Exercise aim:
Rewrite the material below, from the line containing "drake's Red Angora Lambswool Ribbed Knit Cap" through the line containing "Vintage Ansley Midi", inclusive, as a numbered list. Omit any blank lines and include no other lines.

Data:
* * * * * * *
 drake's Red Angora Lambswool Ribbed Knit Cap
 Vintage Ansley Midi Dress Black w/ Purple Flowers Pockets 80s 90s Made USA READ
* * * * * * *
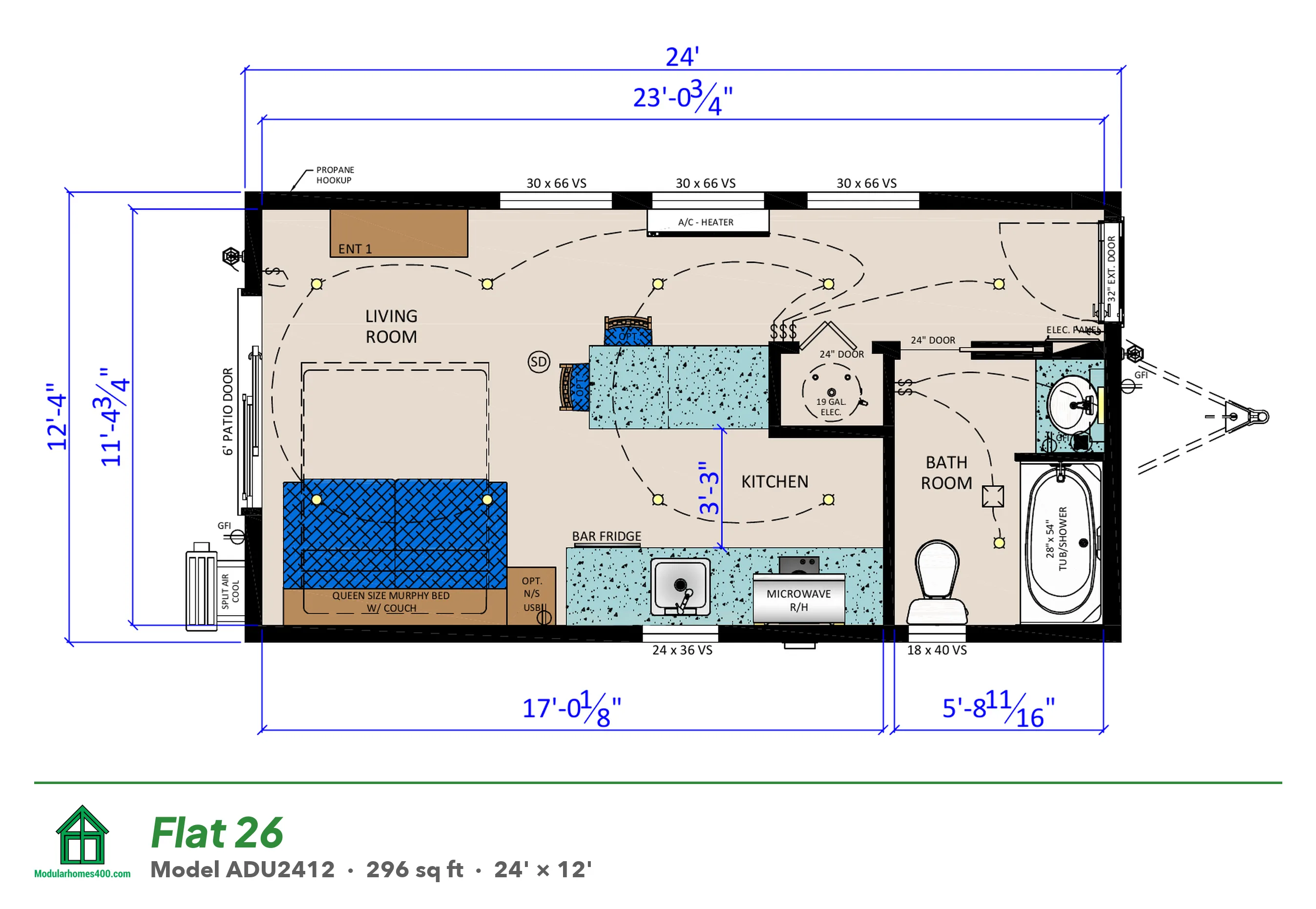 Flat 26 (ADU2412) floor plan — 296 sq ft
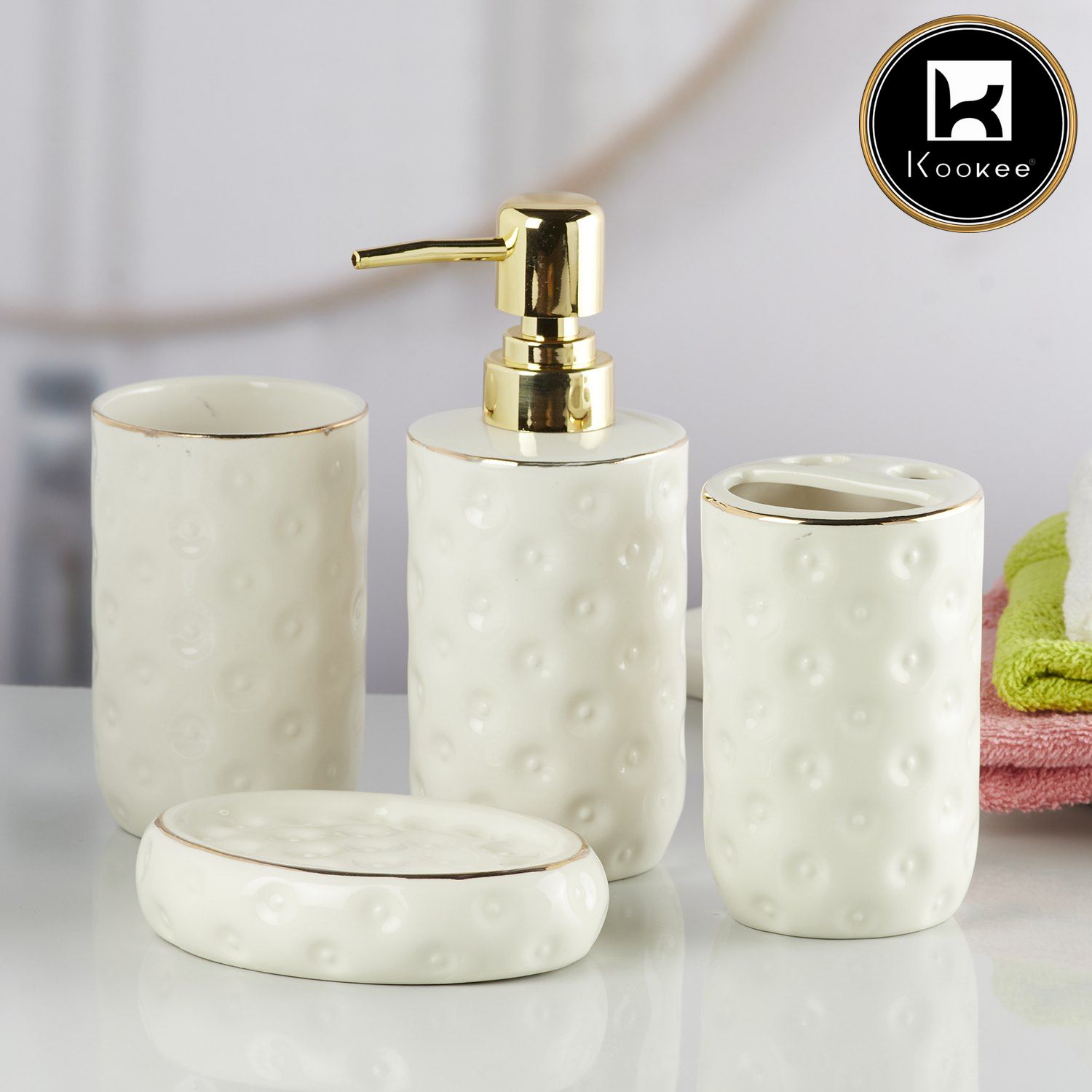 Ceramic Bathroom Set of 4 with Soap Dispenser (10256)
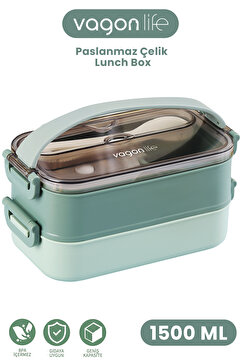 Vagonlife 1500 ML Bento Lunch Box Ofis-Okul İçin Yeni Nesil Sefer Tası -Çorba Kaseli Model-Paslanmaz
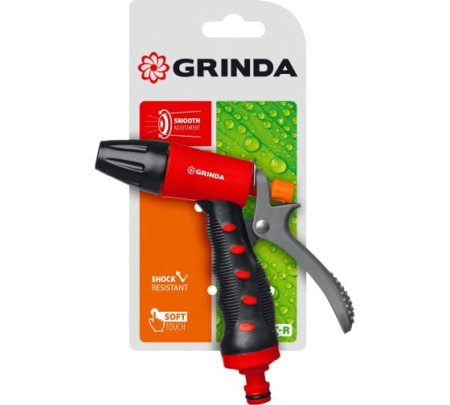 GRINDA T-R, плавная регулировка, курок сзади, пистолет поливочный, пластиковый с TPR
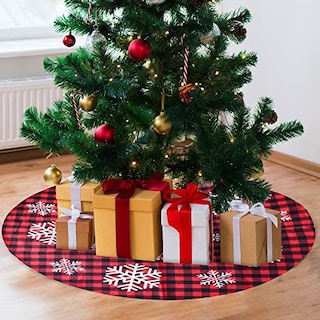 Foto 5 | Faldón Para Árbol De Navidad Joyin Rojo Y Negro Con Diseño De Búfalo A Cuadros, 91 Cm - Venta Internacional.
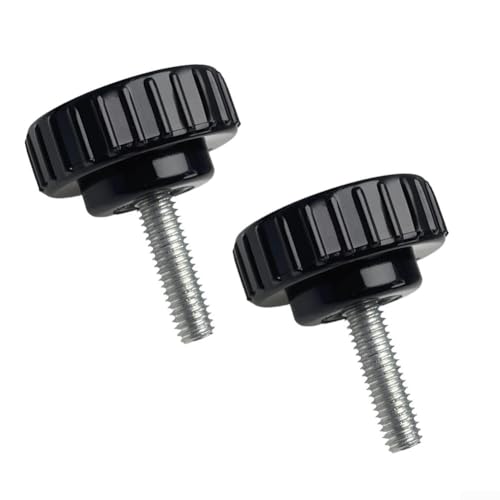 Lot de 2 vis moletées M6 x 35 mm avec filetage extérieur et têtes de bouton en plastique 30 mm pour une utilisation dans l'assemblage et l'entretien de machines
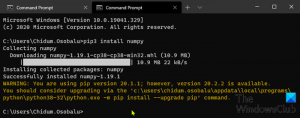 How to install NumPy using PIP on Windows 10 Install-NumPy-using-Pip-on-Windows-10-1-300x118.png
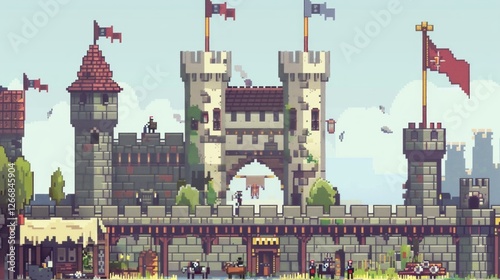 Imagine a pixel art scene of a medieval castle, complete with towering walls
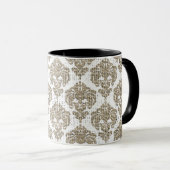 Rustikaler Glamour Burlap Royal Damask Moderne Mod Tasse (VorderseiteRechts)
* * * * * * *
Exercise solution:
1.  drake's Red Angora Lambswool Ribbed Knit Cap
2.  Vintage Ansley Midi Dress Black w/ Purple Flowers Pockets 80s 90s Made USA READ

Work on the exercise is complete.